024_add_drop_pub.pl might fail due to deadlock

From: Alexander Lakhin <exclusion(at)gmail(dot)com>
To: pgsql-hackers <pgsql-hackers(at)postgresql(dot)org>
Subject: 024_add_drop_pub.pl might fail due to deadlock
Date: 2025-07-05 16:00:00
Message-ID: bab95e12-6cc5-4ebb-80a8-3e41956aa297@gmail.com
Views: Whole Thread | Raw Message | Download mbox | Resend email
Thread:
Lists: pgsql-hackers

Hello hackers,

The recent buildfarm failure [1] on REL_15_STABLE with the following
diagnostics:
# Looks like your test exited with 29 just after 1.
t/024_add_drop_pub.pl ..............
Dubious, test returned 29 (wstat 7424, 0x1d00)
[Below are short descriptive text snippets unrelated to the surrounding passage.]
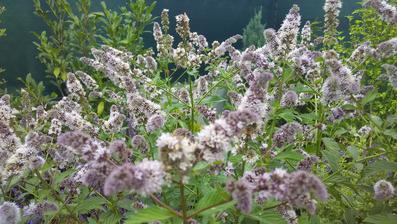 Bylinková spirála není pod hojným porostem bylinek ani vidět. Chtěla jsem ji ostříhat, ale když na meduňku a mátu lítá tolik včelek a čmeláků, je mi to líto.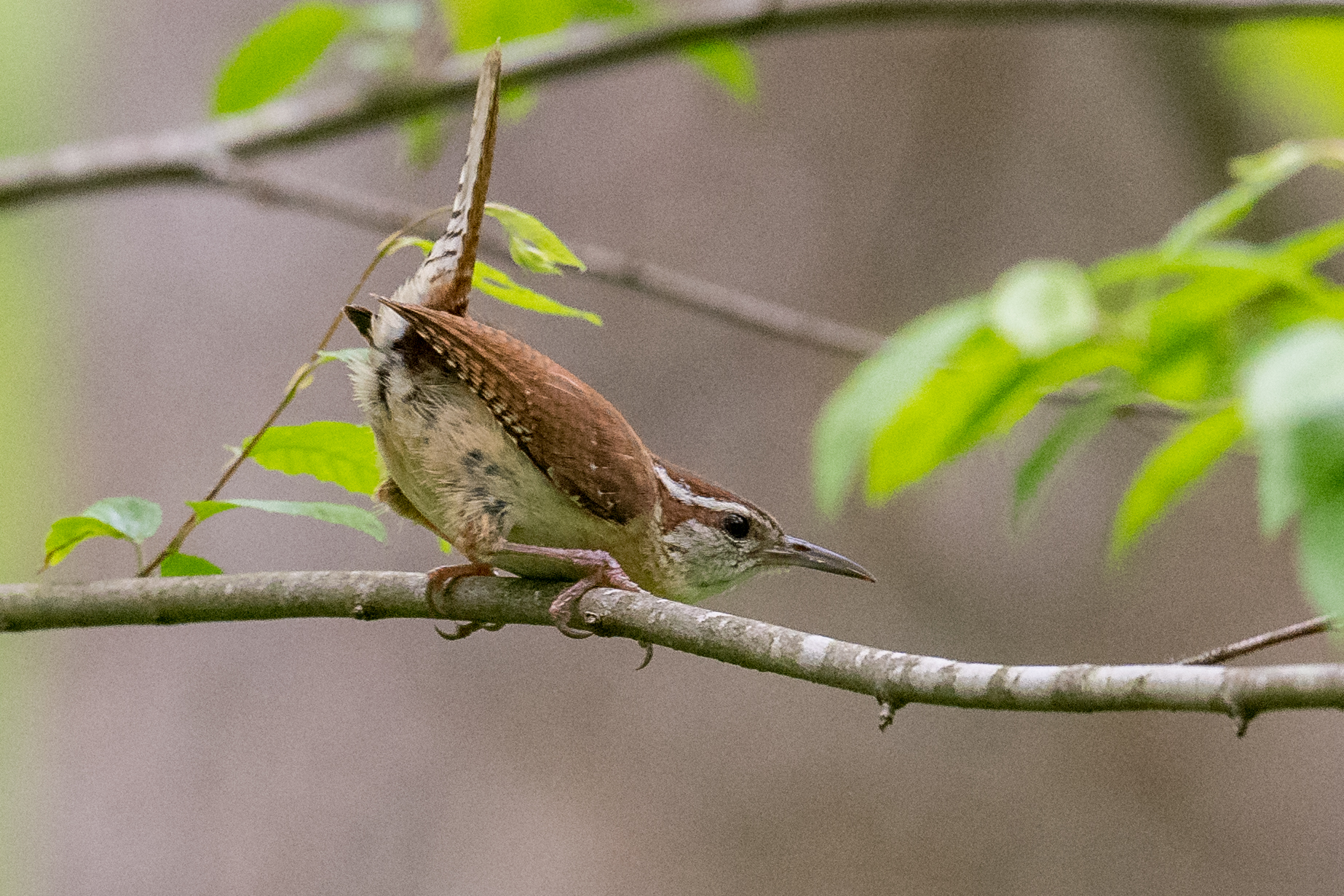 Carolina Wren (Thryothorus ludovicianus), Rocky Fork Road, SCI (OH)
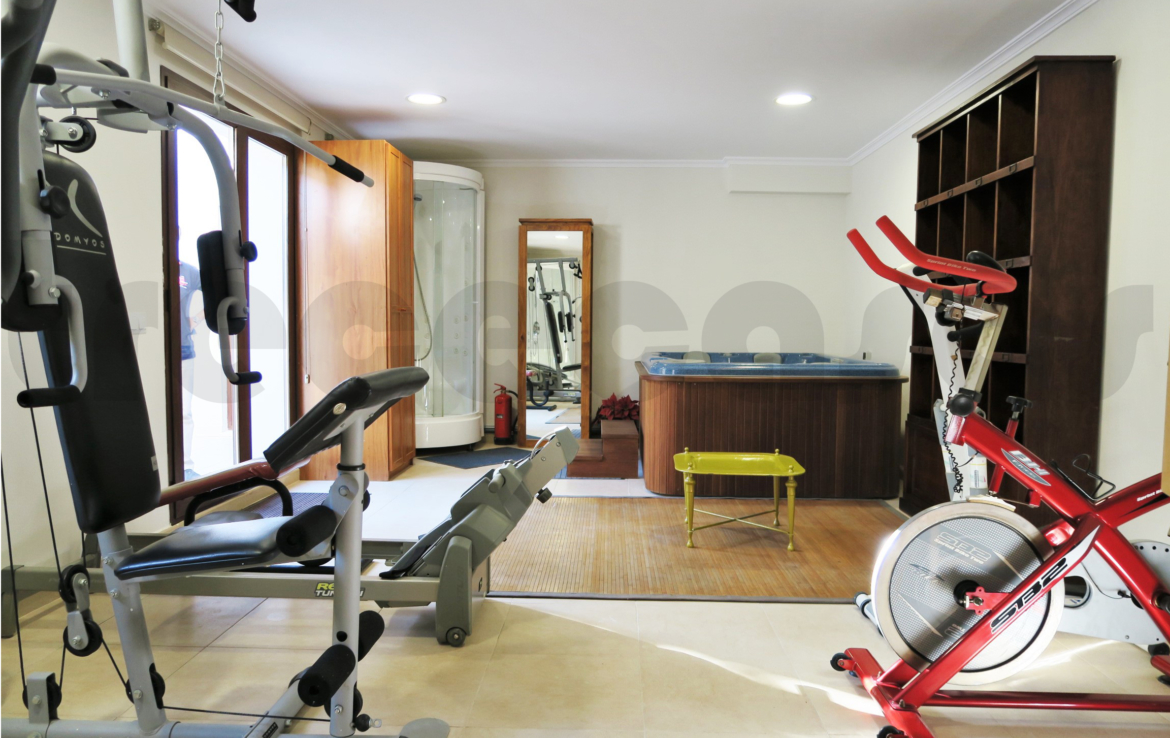 Chalet lujo-torre conill -gimnasio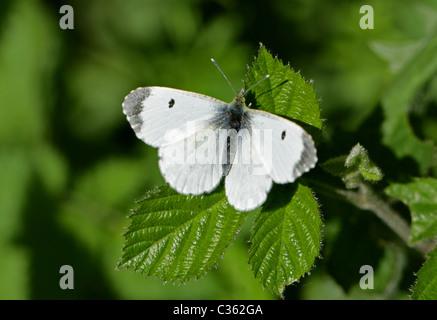 Female Orange-tip Butterfly, Anthocharis cardamines, Pieridae. Aka Anthocaris cardamines. - Stock Photo
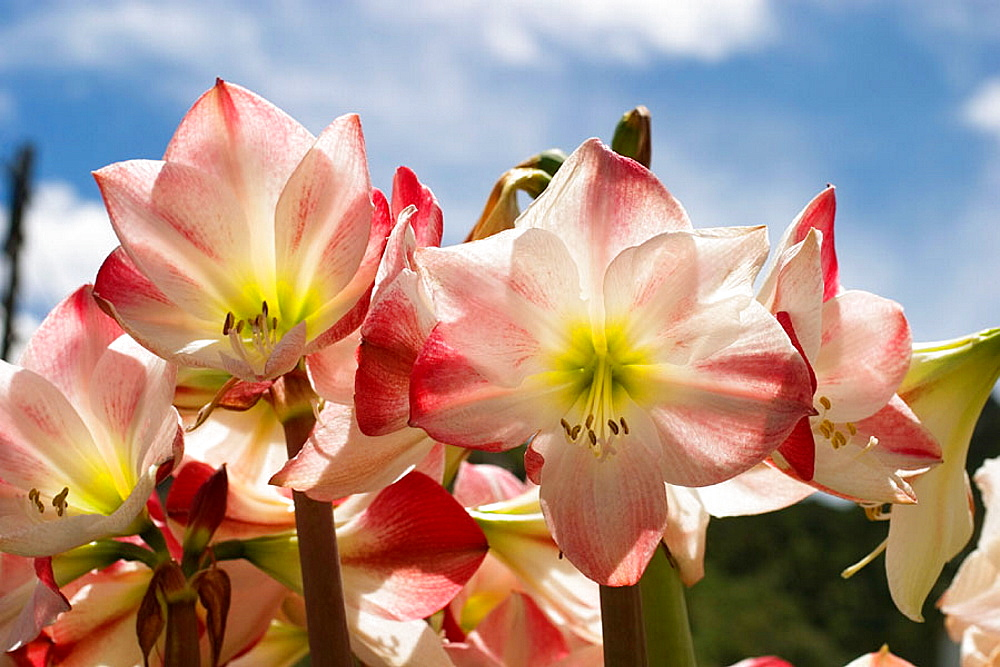 Bloom of Amaryllis, La Gomera, Canary Islands, Spain - 817-115665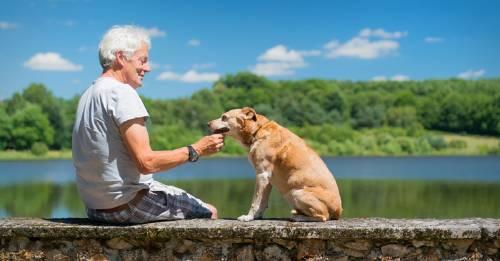 La historia del hombre cascarrabias al que un perro le cambió la vida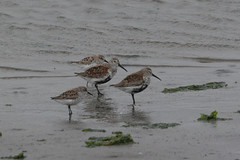 Dunlin (Calidris alpina) and Western Sandpiper (Calidris mauri) - Monterey County, California, USA - April 14, 2006 (mango verde) Tags: california usa bird calidris alpina montereycounty dunlin calidrisalpina shorebird westernsandpiper wader calidrismauri scolopacidae sandpipersandallies mosslandingstatewildlifearea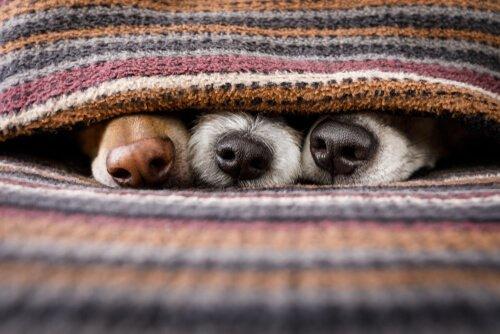 Focinhos de cachorro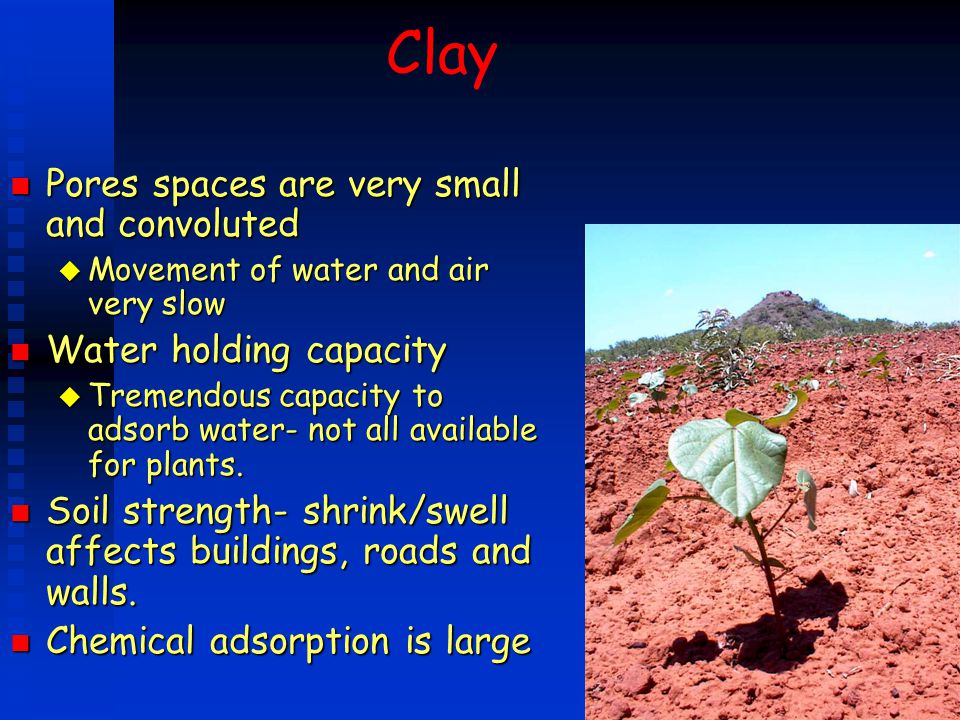 Clay Pores spaces are very small and convoluted Water holding capacity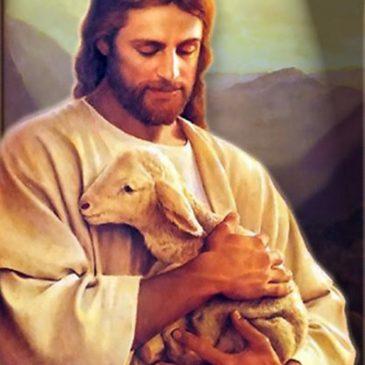 Jésus un très bon berger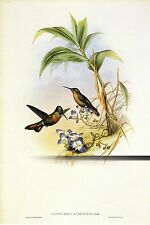 """1990 Vintage HUMMINGBIRD #250 """"BANDED RUBY"""" GORGEOUS GOULD Art Lithograph"""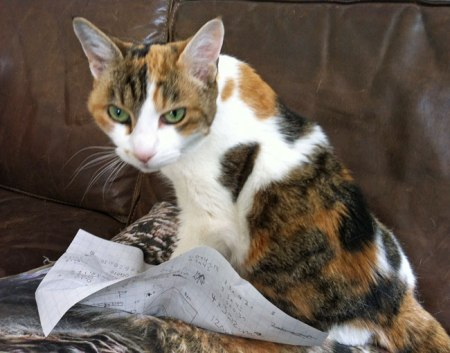 cat on homework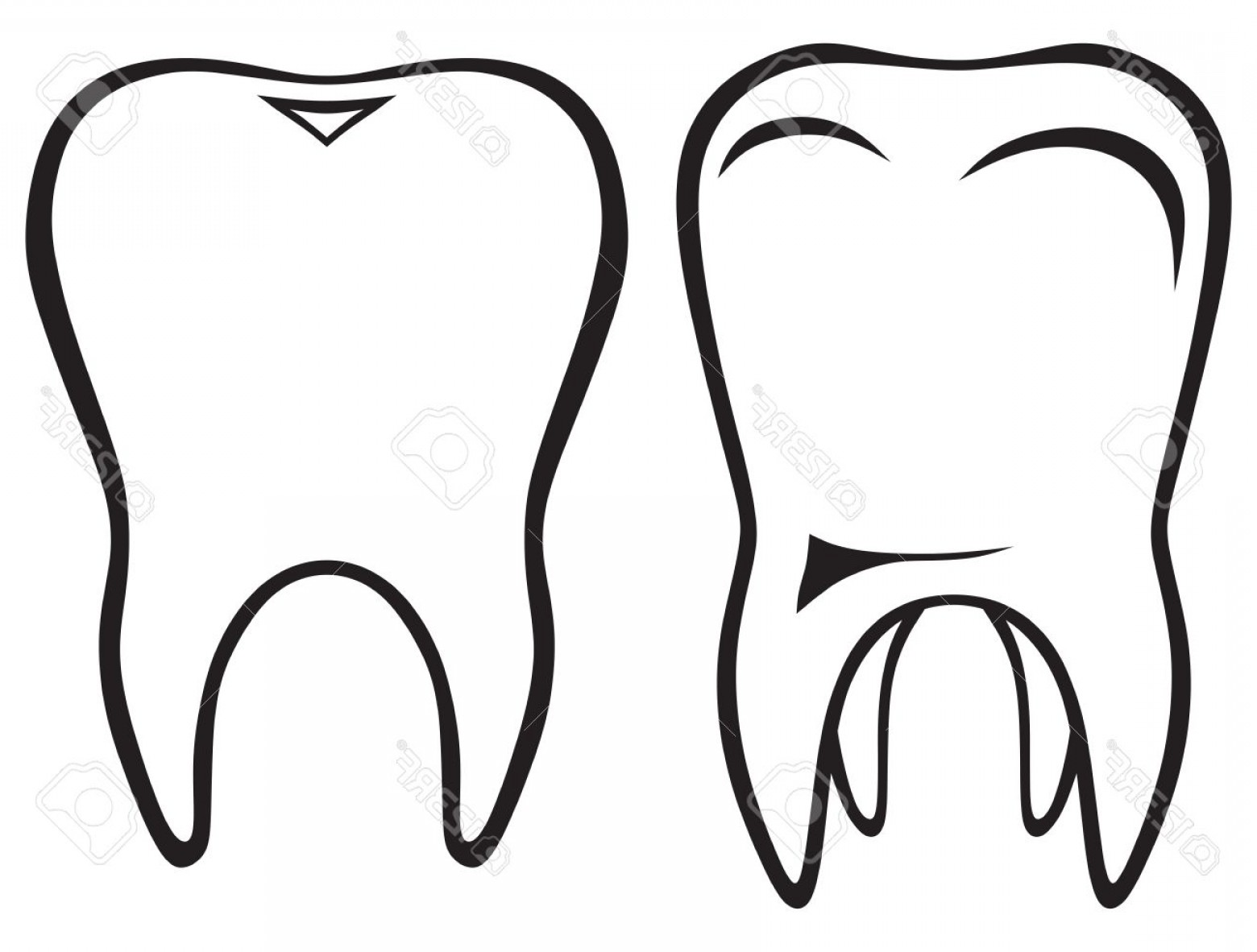 Tooth Outline Vector: Phototooth Isolated On White Background Silhouette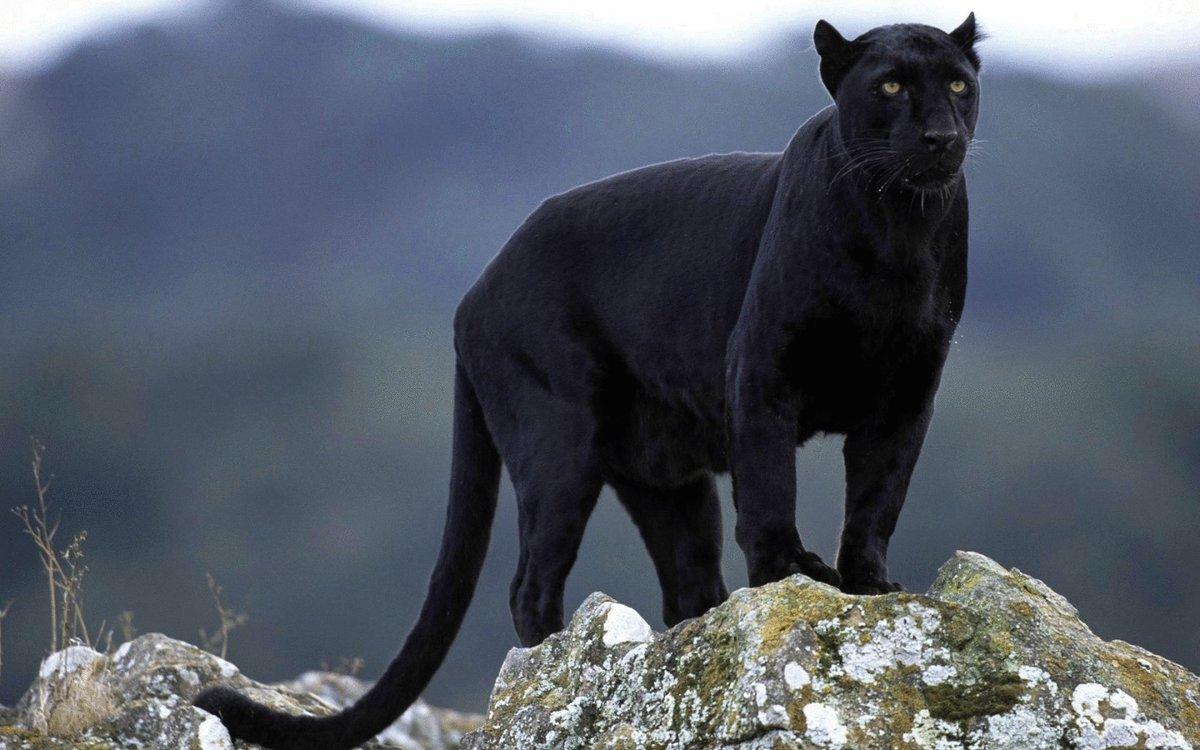 Первым, картинка на рабочий стол пантера черная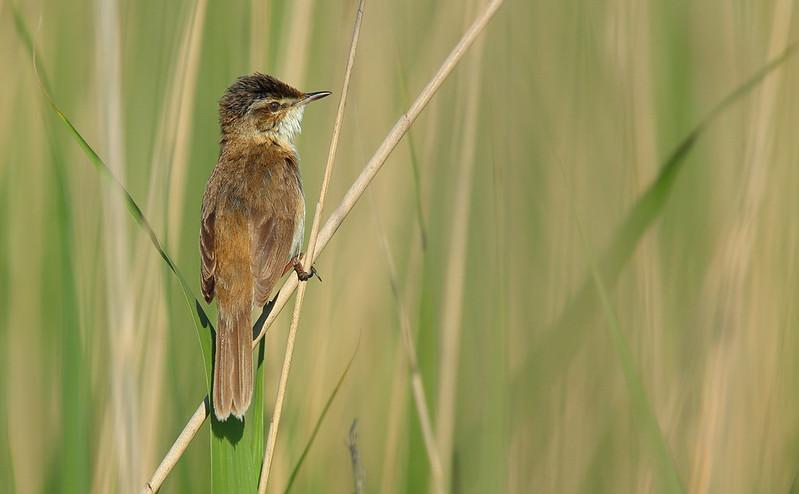 Paddyfield Warbler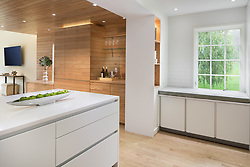 4116 Legation Kitchen VA2_107_255_Jan_Mach_2018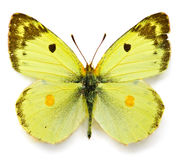 Batterfly fotos de stock royalty free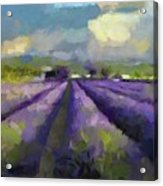 Lavenders Of South Acrylic Print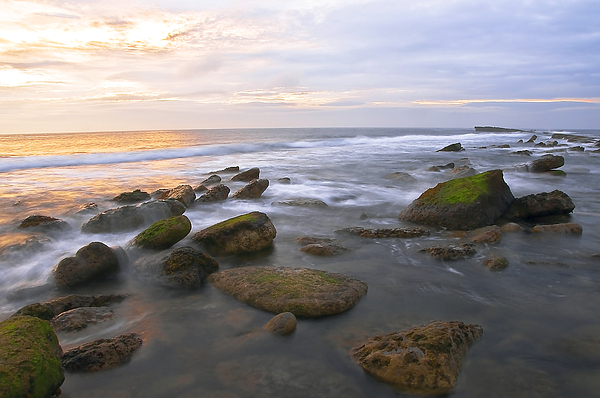 Aqua Photograph - Filey Brig by Svetlana Sewell
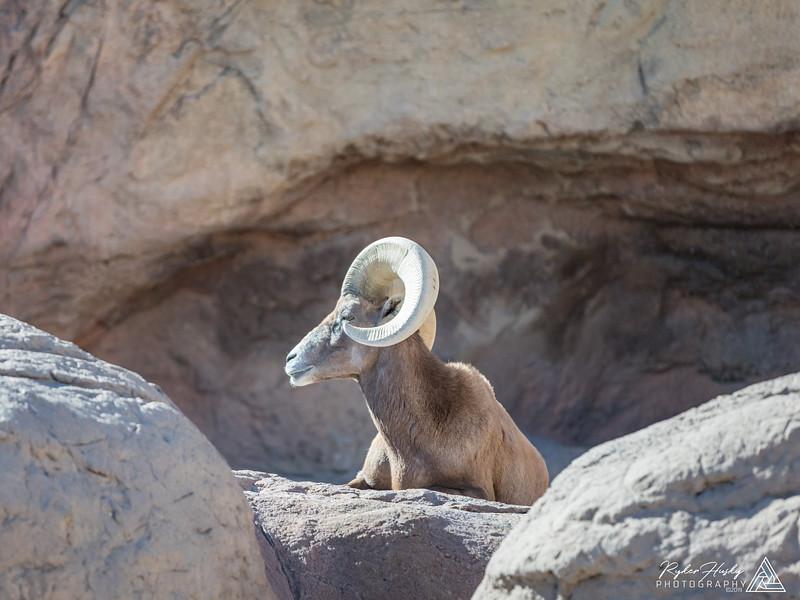 Arizona-Sonora Desert Museum-084.jpg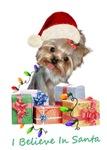 Yorkie Believes In Santa
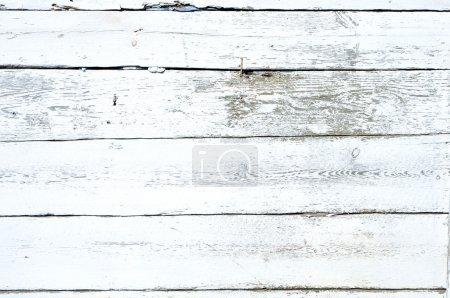 Photo pour Grungy floconneux fond de peinture blanche sur une clôture en bois . - image libre de droit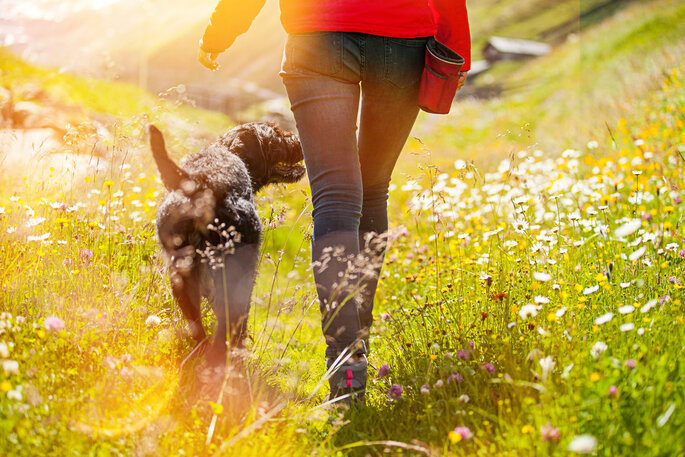 Foto via Shutterstock: Lukas Gojda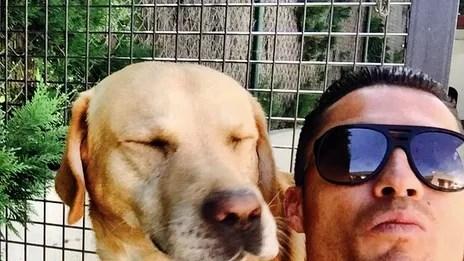 Cristiano Ronaldo Selfie With A Shy Dog GQ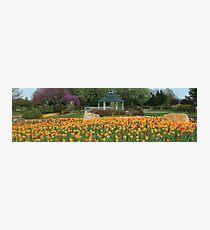 Floral Flowers Garden Photographic Print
pgsql.build/src/test/subscription/tmp_check/log/regress_log_024_add_drop_pub
[21:01:34.406](16.501s) ok 1 - check initial data is copied to subscriber
error running SQL: 'psql:<stdin>:1: ERROR:  deadlock detected
DETAIL:  Process 219632 waits for ExclusiveLock on relation 6000 of database 0; blocked by process 218369.
Process 218369 waits for AccessShareLock on object 16387 of class 6100 of database 0; blocked by process 219632.
HINT:  See server log for query details.'
while running 'psql -XAtq -d port=14957 host=/home/bf/bf-build/petalura/tmp/bGI6HuRtfa dbname='postgres' -f - -v
ON_ERROR_STOP=1' with sql 'ALTER SUBSCRIPTION tap_sub DROP PUBLICATION tap_pub_1' at
/home/bf/bf-build/petalura/REL_15_STABLE/pgsql.build/../pgsql/src/test/perl/PostgreSQL/Test/Cluster.pm line 1951.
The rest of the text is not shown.